■ **DIRECTIONS FOR THIS TASK**
Copy the passage from the chemical burns text word for word, starting at "The prognosis depends" and ending at "pain and scarring.".

■ **SOURCE EXTRACT**
═══
The prognosis depends on the type of chemical and extent of the injury. Most small lesions heal well, but larger wounds often do not heal and can develop into scars. Hydrofluoric acid burns have typically been associated with loss of digits.

Chemical injuries to the eye are the most serious, resulting in severe scarring and permanent loss of vision. 

Complications

The most common complications are pain and scarring.

Vision loss occurs when the eye is injured.

Most patients require multiple doctor visits, and many patients require skin grafts to alleviate the scars.

Postoperative and Rehabilitation Care

Except for first degree burns, all other burns require some type of followup. Skin burns need to be evaluated every 2-4 days until there are signs of healing. Patients with eye burns need to be seen in 24 hours.

For those who suffer a burn to the esophagus, endoscopy has to be repeated in 14-21 days to ensure that there is no stricture formation.

Consultations

Besides a general surgeon or a burn specialist, other consultants involved in the care of these patients include an ophthalmologist, ENT surgeon, Gastroenterologist and a pediatrician.

Deterrence and Patient Education

To avoid chemical injury in children, parents should keep all dangerous chemicals out of reach of the children.

Individuals who have attempted suicide with chemicals need a psychiatric referral.

Pearls and Other Issues

Chemical burns have the potential to impair short and long-term health and, especially when the eye or esophagus are involved, severely alter the individual's well-being. The clinician must be vigilant to monitor even minor appearing burns, especially with HF acid, as what initially appears to be minor may have serious side effects.

Enhancing Healthcare Team Outcomes

Because burns can occur on almost any part of the body, specific guidelines in the management of each organ system are lacking. However, there is expert evidence on managing the patient as a whole. However, there still remain several gaps in the early management of chemical burns. What solution to rinse the skin or the eye and when to debride are two issues that continue to be debated. But there is no debate that the eye should be rinsed thoroughly, and the patient must be seen by the ophthalmologist. Because burns can affect all organ systems an interprofessional approach with interaction is necessary to avoid the high morbidity of the disorder.
═══
■ **DATASET**
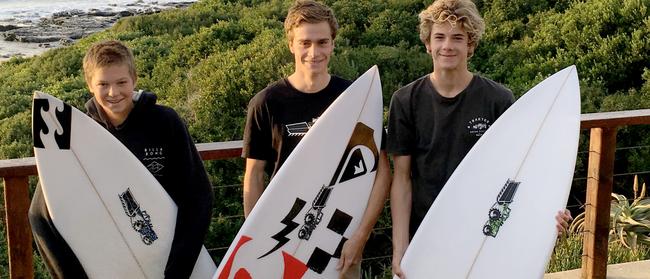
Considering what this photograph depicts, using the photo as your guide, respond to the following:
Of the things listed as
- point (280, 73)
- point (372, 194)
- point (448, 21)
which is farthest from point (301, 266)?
point (280, 73)

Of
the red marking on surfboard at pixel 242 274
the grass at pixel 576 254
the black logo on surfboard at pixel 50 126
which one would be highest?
the black logo on surfboard at pixel 50 126

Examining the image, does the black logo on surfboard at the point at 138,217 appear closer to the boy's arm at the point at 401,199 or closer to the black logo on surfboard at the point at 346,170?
the black logo on surfboard at the point at 346,170

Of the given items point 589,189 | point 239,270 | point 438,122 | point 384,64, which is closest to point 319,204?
point 239,270

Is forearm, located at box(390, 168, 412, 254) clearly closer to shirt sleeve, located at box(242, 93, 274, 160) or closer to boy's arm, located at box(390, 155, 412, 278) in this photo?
boy's arm, located at box(390, 155, 412, 278)

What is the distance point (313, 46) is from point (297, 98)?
0.17 metres

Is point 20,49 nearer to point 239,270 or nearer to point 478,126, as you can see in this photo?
point 239,270

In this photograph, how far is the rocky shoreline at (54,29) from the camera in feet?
51.0

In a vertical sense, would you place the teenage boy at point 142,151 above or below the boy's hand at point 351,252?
above

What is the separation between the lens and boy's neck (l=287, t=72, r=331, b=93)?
2516 millimetres

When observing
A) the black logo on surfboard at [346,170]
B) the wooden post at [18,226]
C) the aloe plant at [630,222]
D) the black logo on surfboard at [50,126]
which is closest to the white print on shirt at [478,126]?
the black logo on surfboard at [346,170]

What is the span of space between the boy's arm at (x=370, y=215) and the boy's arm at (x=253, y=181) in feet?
1.14

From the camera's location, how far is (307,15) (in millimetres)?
2494

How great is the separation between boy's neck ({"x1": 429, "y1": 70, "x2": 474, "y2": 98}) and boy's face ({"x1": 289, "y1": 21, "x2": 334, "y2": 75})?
14.2 inches

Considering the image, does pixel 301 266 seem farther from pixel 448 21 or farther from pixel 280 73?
pixel 280 73
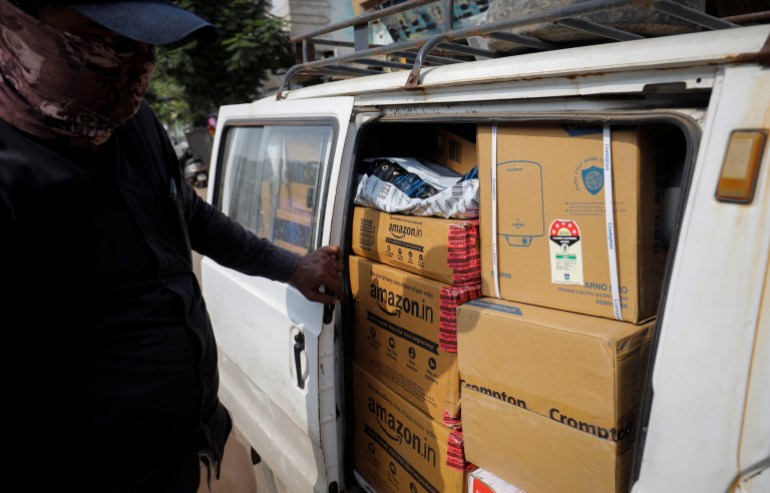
═══
■ **WRITTEN ANSWER**
The prognosis depends on the type of chemical and extent of the injury. Most small lesions heal well, but larger wounds often do not heal and can develop into scars. Hydrofluoric acid burns have typically been associated with loss of digits.

Chemical injuries to the eye are the most serious, resulting in severe scarring and permanent loss of vision. 

Complications

The most common complications are pain and scarring.